Naife gave up, floating dejectedly away from its mistress.
Finally, Morganna’s touch reached the ruby held in the jaws of the teak dragons. A tingle ran up her arm and the stone became lit from within with eldritch fire.
Reflexively, Morganna stepped back.
The mannequin’s eyes went white, its lips supple. It turned its pupil-less gaze on the sorceress, who leveled her staff in preparation to defend herself.
The golem made no mode to attack. Instead it bowed its head. “Greetings, heir of Hyrilius.”
Morganna didn’t lower her ill-gotten staff. “What… are you?” she demanded. The motes and spriggans positioned themselves so that Morganna was between her and the creature.
“I am Manikin; advisor, assistant and companion to the heir of Hyrilius. The Heiress of Hyrilius as it seems.” Though only its face and eyes were capable of emoting, it looked troubled at her blank stare. “It is you; Elise of Hafren, also called Tatiana Farnsworth, also called Lady Nightshade, who calls herself Morganna le Fay, Heiress of Hyrilius who was the heir of Arcturus of Dare. You who have shown Wit and a Wise Mind and found this place.”
Manikin stepped off the chest and went down on one knee, lowering its head. “What form would best serve you, O Heiress?”
Morganna shook her head, forcing herself out of her stupor. She swung the staff up and planted the butt on the ground, using it to lean on. “A golem.” She stated. “And you… you are my servant now. What can you become?”

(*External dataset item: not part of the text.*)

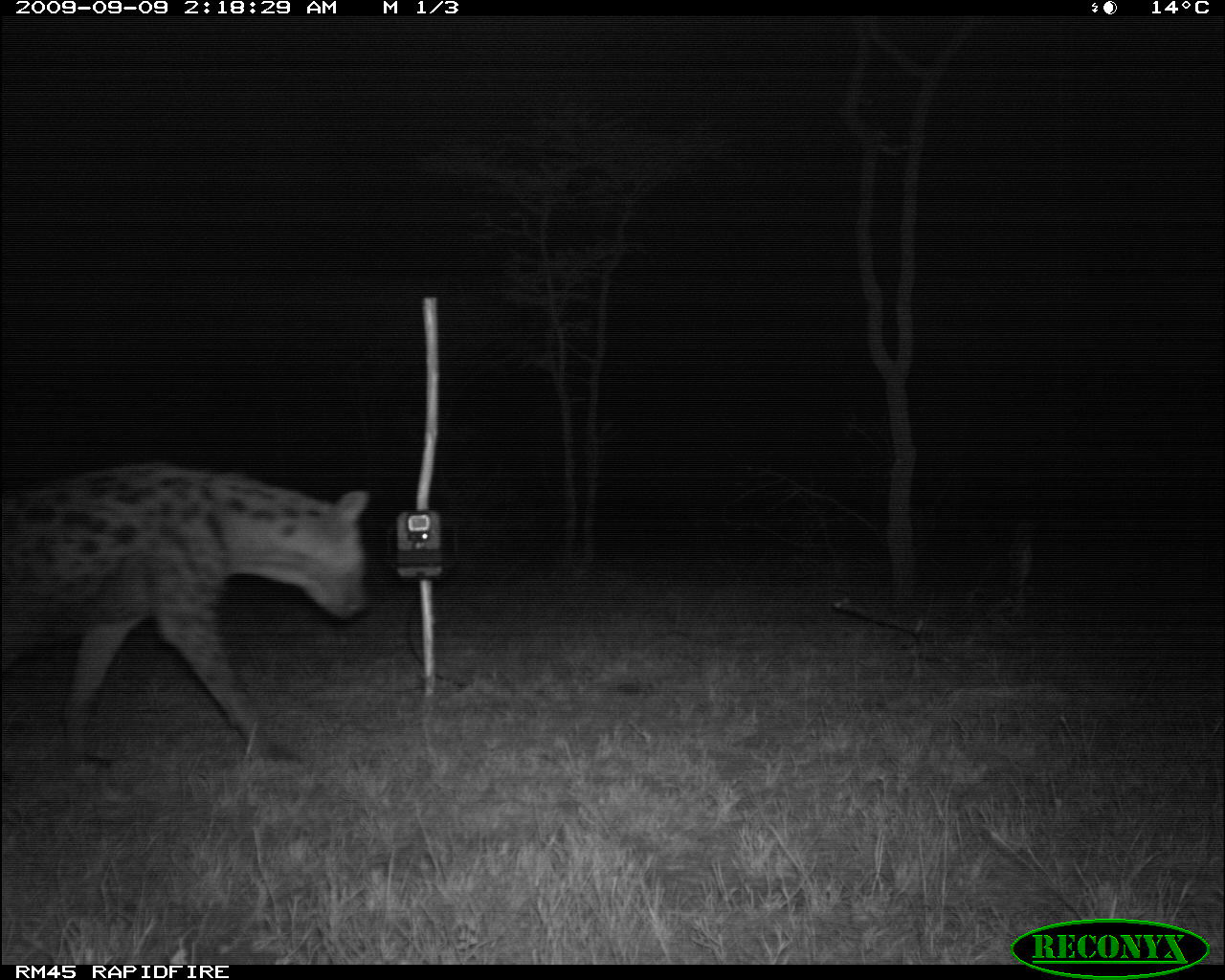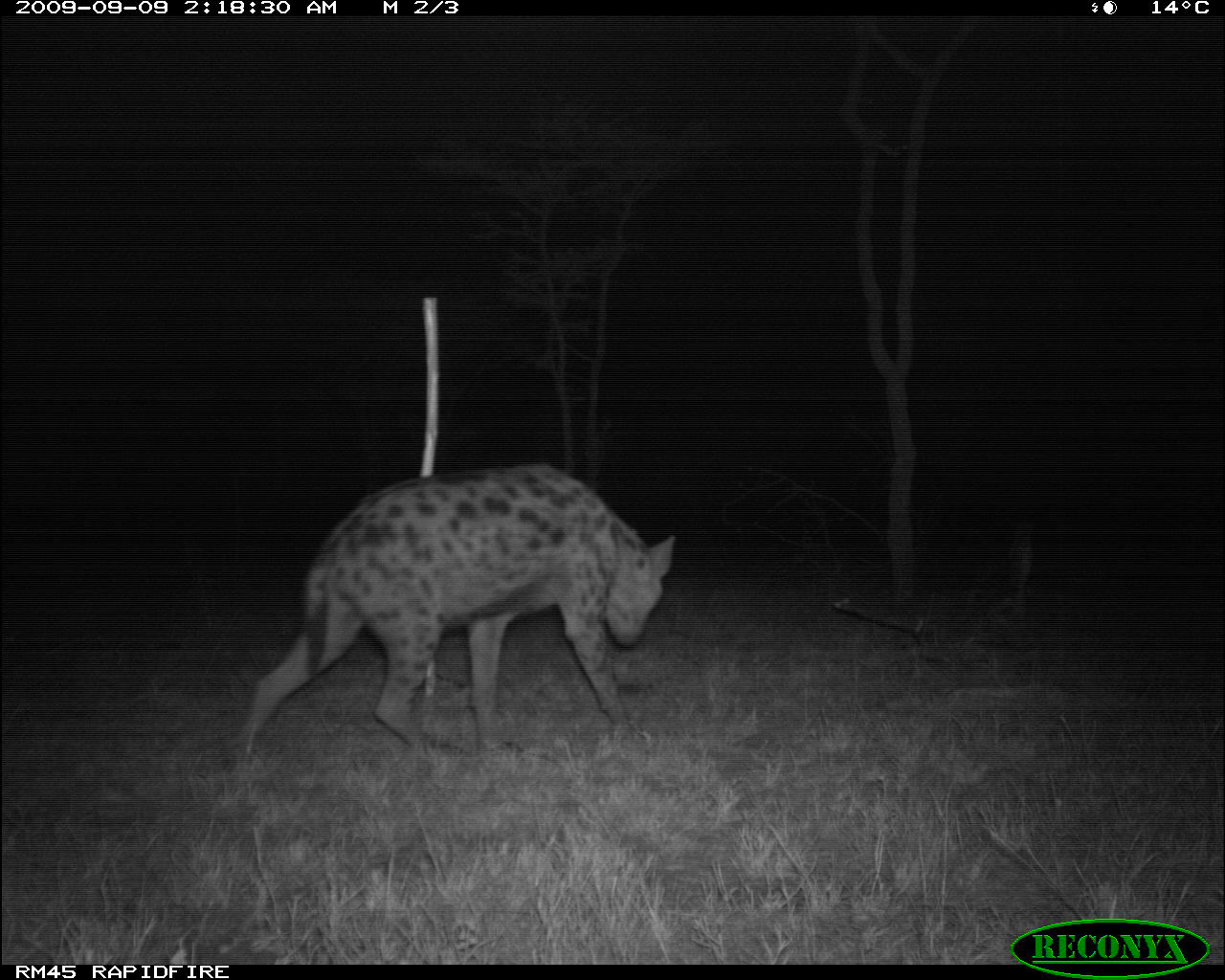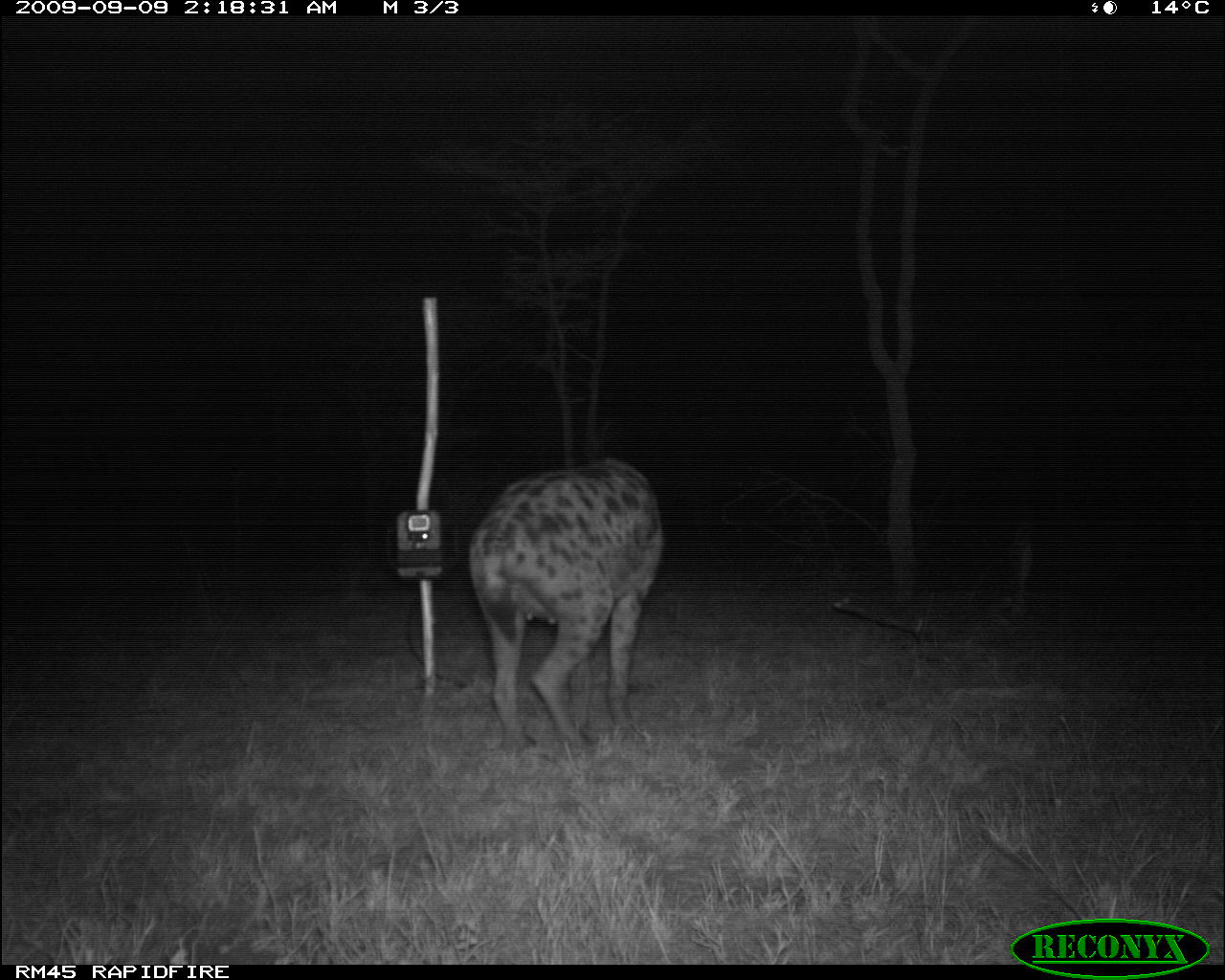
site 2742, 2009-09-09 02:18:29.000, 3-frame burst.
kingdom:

“It is only an illusion, Heiress.” Manikin responded. “But I can assume the form of any human or fey or creature of similar shape. Lord Hyrilius was uncomfortable conversing with my natural form.”

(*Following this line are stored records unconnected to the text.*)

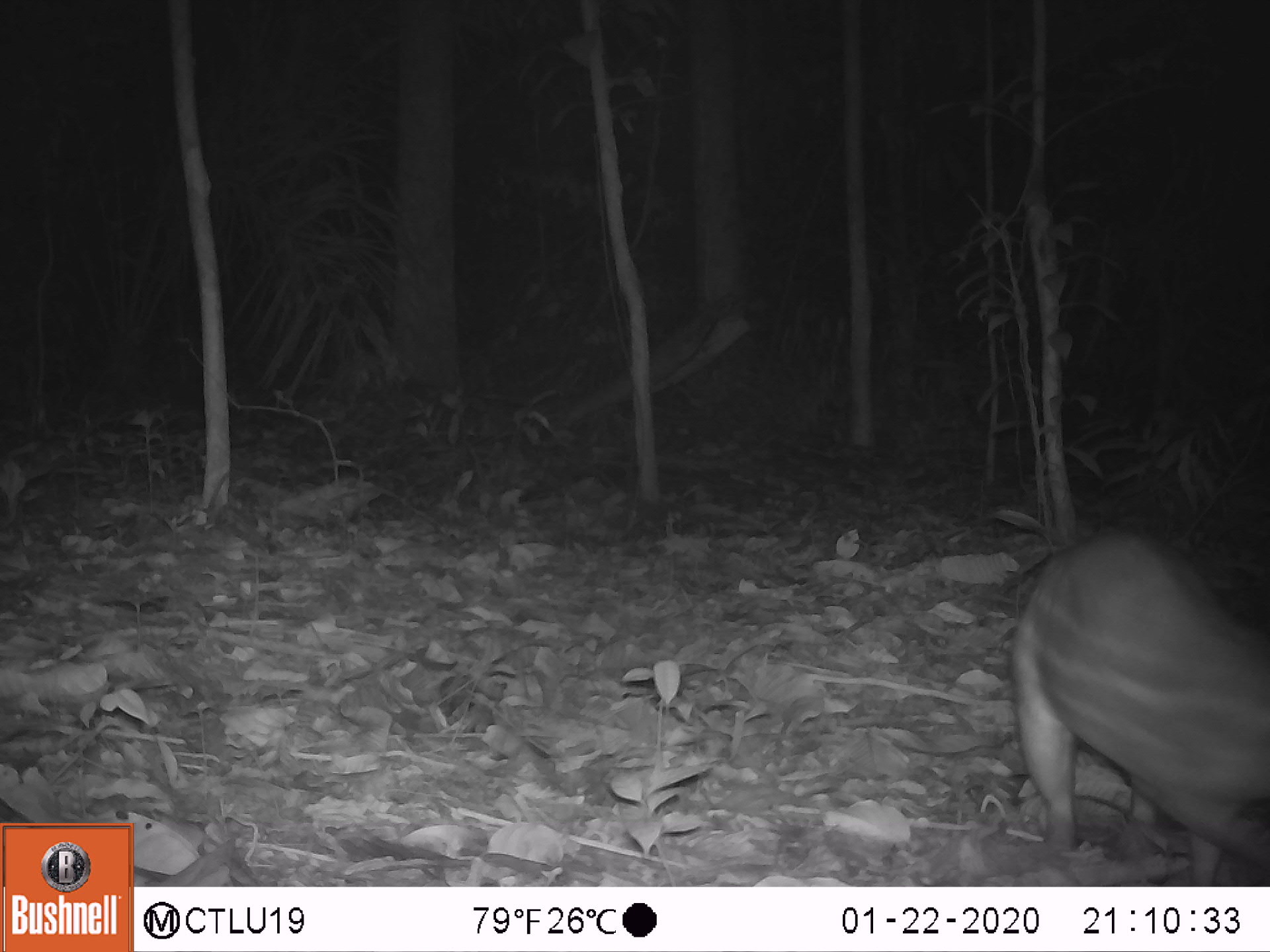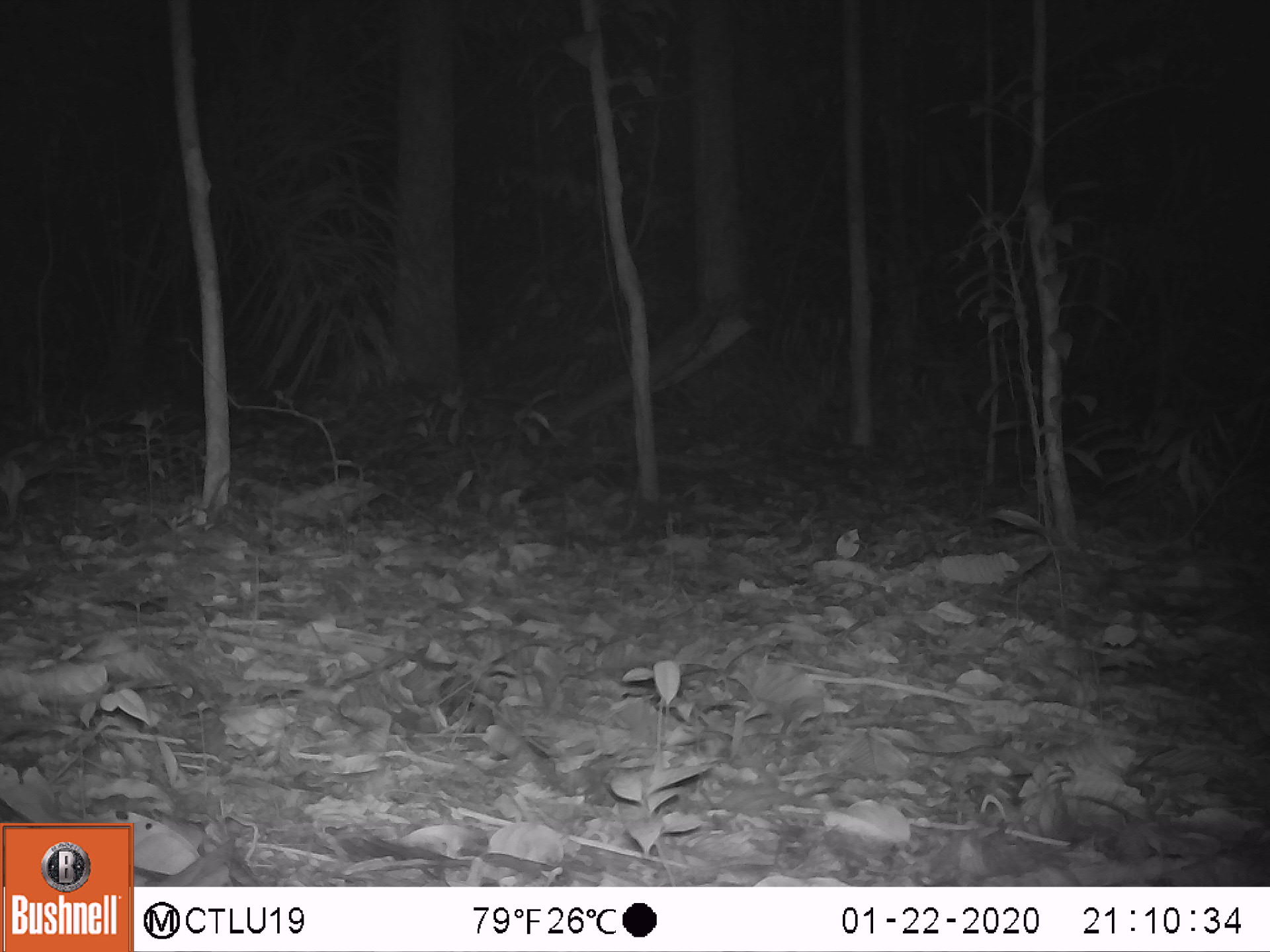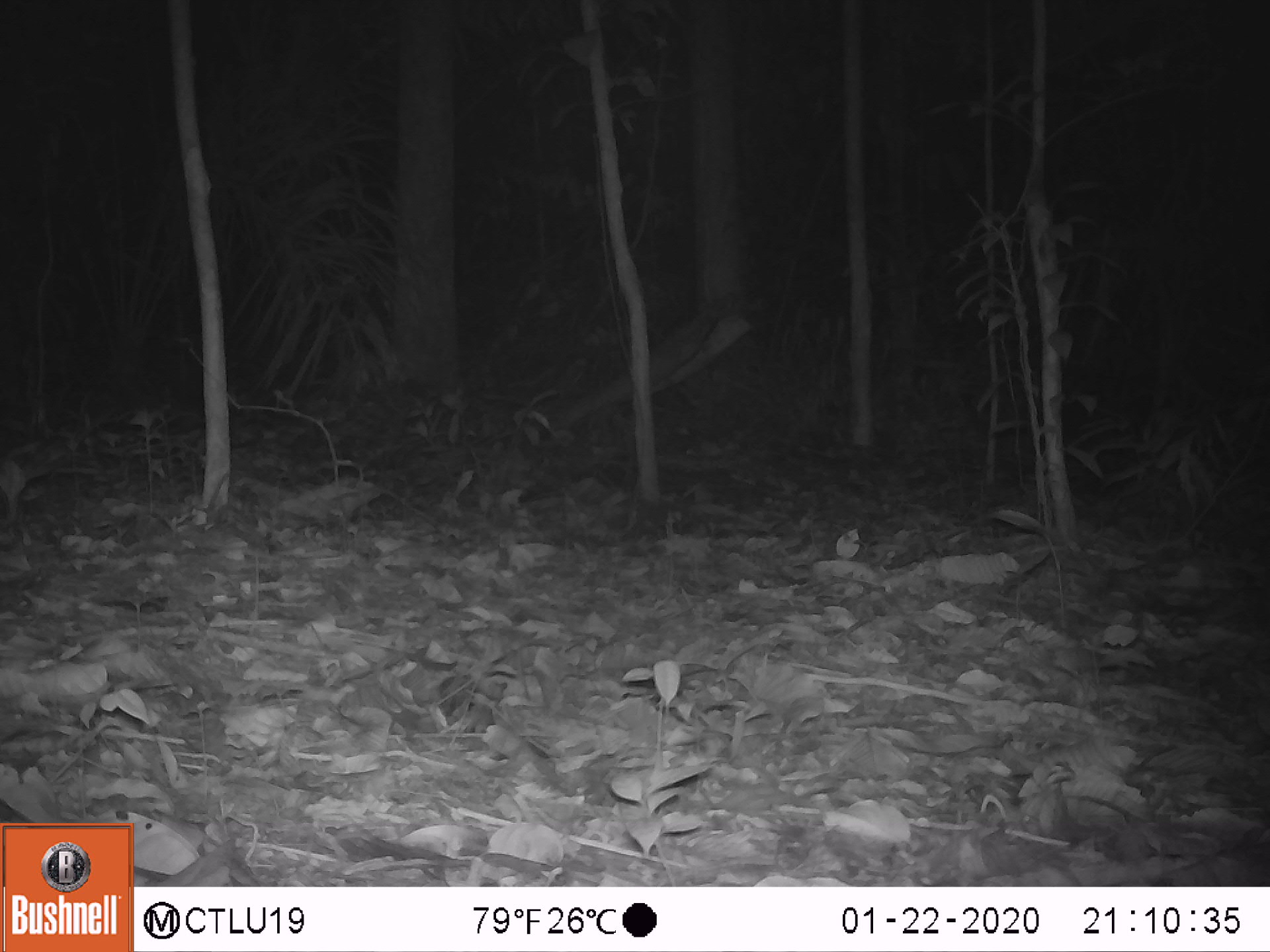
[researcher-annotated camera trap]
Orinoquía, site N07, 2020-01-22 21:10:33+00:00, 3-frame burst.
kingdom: Animalia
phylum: Chordata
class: Mammalia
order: Rodentia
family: Cuniculidae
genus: Cuniculus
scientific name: Cuniculus paca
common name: spotted paca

“Useful…” Morganna said thoughtfully. “But… I’ve no need of it now.”
“I will take a shape from your mind for the time being then.” Manikin’s face darkened and filled out; chocolate brown locks grew in ringlets from its head. Jeans and a black tank top appeared as its body changed. Within minutes, the only thing differentiating Manikin from Tatiana Farnsworth’s niece and Morganna’s former host, Lisa Ortega was the teak and ruby torque around her neck. “Is this satisfactory, O Heiress?” she asked.
“Yes.” Morganna nodded absently. “Now… you are an… an advisor, yes?”

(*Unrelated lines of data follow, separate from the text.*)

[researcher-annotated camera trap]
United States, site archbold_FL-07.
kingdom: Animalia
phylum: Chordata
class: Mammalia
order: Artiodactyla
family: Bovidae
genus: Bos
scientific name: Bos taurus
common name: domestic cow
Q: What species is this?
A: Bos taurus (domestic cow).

“Perfect.” Morganna smiled. “We are in Faerie. I wish to return… home. Advise me.”
Manikin shook her head. “You home, O Heiress, is nine hundred years past.”
Habsi bobbed over Morganna’s shoulder. “Mankind is looking very young for being so old, yes?” Morganna waved it away.
“I… know this, Manikin. I want to return to… Farnsworth’s world and time. I wish to continue my quest… my… quest to return magic to that world. Show me how.”
Silently, Manikin stood and walked over to the still floating crystal orb. She held out a hand and the orb dropped into her outstretched hand. “It is difficult business, O Heiress; traveling to and from Faerie. The Astral Plane separates the two worlds and the faeries as a rule lack the empathy that keeps the Astral close to the Material Prime. There had existed no known portals between the two worlds since the Pharaohnic era, when practitioners locked the two Primes apart.”
“I know this. Don’t… tell me what isn’t… possible. Tell me what is.” Morganna snipped, frustrated.
Manikin nodded. “Very well. There are ways. The locks the old cunning folk used are failing and there are places where the plane can be breeched; sometimes by natural phenomena.” She held the sphere up to her face and gazed into it.
After a few moments, she spoke again. “There is such a breech. The portal was created by your arrival on this plane.”
“And… where is it?” Morganna asked.
Again, Manikin shook her head. “It is controlled by the demons. Even with the power of Hyrilius, you cannot defeat their armies.”
Morganna made a snarling sound and looked at the floor a moment. Then a dark smile spread over her face. “Then I know where we will go next.” She turned to the motes. “Naife… Habsi… Renst… lead me back to Xolinar… to the ogre king.”